A Different Type of Thanksgiving
Bit has become abundantly clear that the way we are celebrating holidays this year has changed. We are doing many things, cooking, exchanging gifts, sharing meals, laughter, and enjoying ourselves and our families at a distance, over screens, and at home by ourselves or with our immediate loved ones. Traveling out of state or out of the country, for some of us, is an unfeasible possibility in an effort to keep ourselves, our families, and strangers we may not know but travel alongside safe.
With those thoughts in mind, it may be difficult to really feel the theme of gratefulness and gratitude that we feel when celebrating holidays like Thanksgiving, Christmas, and even New Years together with our loved ones. That distance may feel large and looming if we haven’t seen or celebrated with our families in months, or even years.
There are plenty of things that you can do to show gratitude for your family, for yourself, and for the many things you may or may not have without having to meet up in person to do them, and giving yourself the tools you need to find gratitude in a time where it might be difficult to have any.
When we think of gratitude, we probably think of being grateful for what we have or have been given, at least I know I have. I often do not think about being grateful to give or gift someone something. Giving is a great way to show gratitude because we are creating gratefulness and thankfulness in someone else. Giving can be something as simple as giving a friend or family member a gift that they’ve desired for a while. Or, you can go outside of the box, and donate a holiday meal, donate to smaller charities or larger ones if you so choose. Even paying it forward and purchasing coffee or a meal for the person behind you in line can make you feel grateful!
Writing and journaling are powerful tools for healing, which is why writing down what you are grateful for on a regular basis, can be daily, can be weekly, is so helpful in instilling gratitude within you when it is difficult to feel or find any. The gratitude journal can be as simple as a list of things you are grateful for in that moment, can be for your family members, or waking up, or you can take it bigger. You can write about spiritual things you are grateful for, people, modern amenities, changes that have happened this year, changes that didn’t happen this year, or anything you wish. Doing this consistently will have a positive effect on your levels of gratitude.
Making gratitude a small part of your spiritual practice through meditations and mindfulness is a way to integrate that feeling of gratitude everywhere.

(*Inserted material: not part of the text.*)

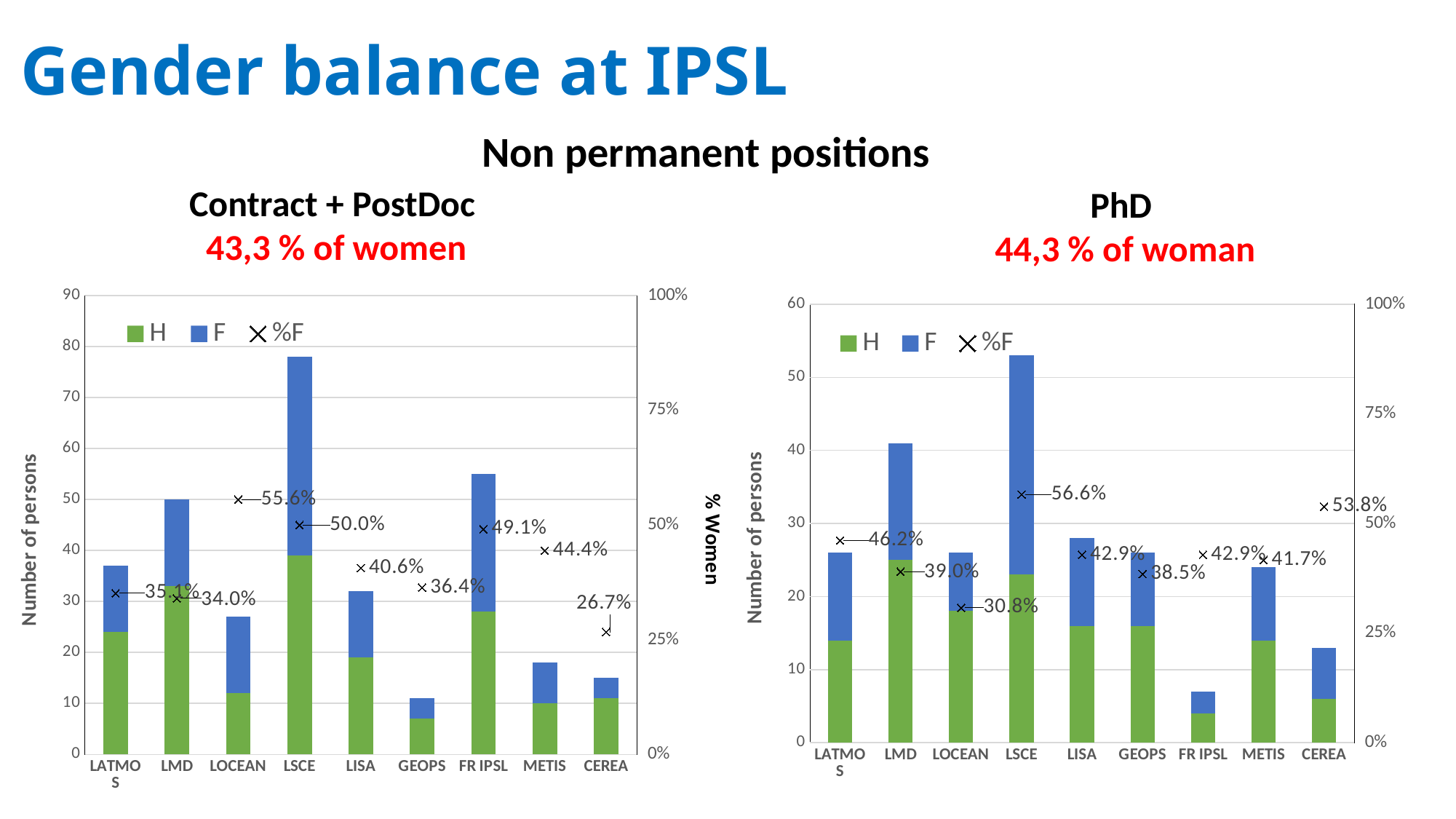
In the PhD chart, what is the difference in percentage points between the %F of LSCE and the %F of LOCEAN? 25.8 In the Contract + PostDoc chart, which laboratory has the highest %F? LOCEAN How many series does the legend of the Contract + PostDoc chart list? 3 In the Contract + PostDoc chart, which laboratory has the lowest %F? CEREA In the PhD chart, what is the %F value for LSCE? 56.6% In the PhD chart, is the total number of persons for FR IPSL greater or less than 10? less How many laboratories are shown on the x axis of the PhD chart? 9 In the Contract + PostDoc chart, what is the %F value for LOCEAN? 55.6% In the Contract + PostDoc chart, is the %F for FR IPSL larger or smaller than the %F for METIS? larger In the Contract + PostDoc chart, is the total number of persons for LSCE greater or less than 70? greater In the PhD chart, what is the %F value for CEREA? 53.8% In the PhD chart, which laboratory has the lowest %F? LOCEAN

Meditations do not have to be long affairs unless the spiritual work you are trying to accomplish requires it. A gratitude meditation take anywhere between five to ten minutes of time, and it can simply be a mantra, or a short list of things you’re grateful for recited in your sacred space.
Learning to Accept/Give a Compliment
Finally, learning to simply give and receive a compliment is a primary way of feeling grateful. Often, when we accept a compliment, we sometimes more often than not, temper it with a compliment for a person giving it to us. That is often seen as nice, but it can also be a way to divert the attention from ourselves and what people are grateful for within us, to someone or something else. The next time someone gives you a genuine compliment, simply say ‘thank you’. In turn, when you see something that someone does, or someone that you care for, and are grateful for them, express that gratitude with a compliment. You’ll find that verbally expressing your gratitude with a compliment makes you feel grateful, too!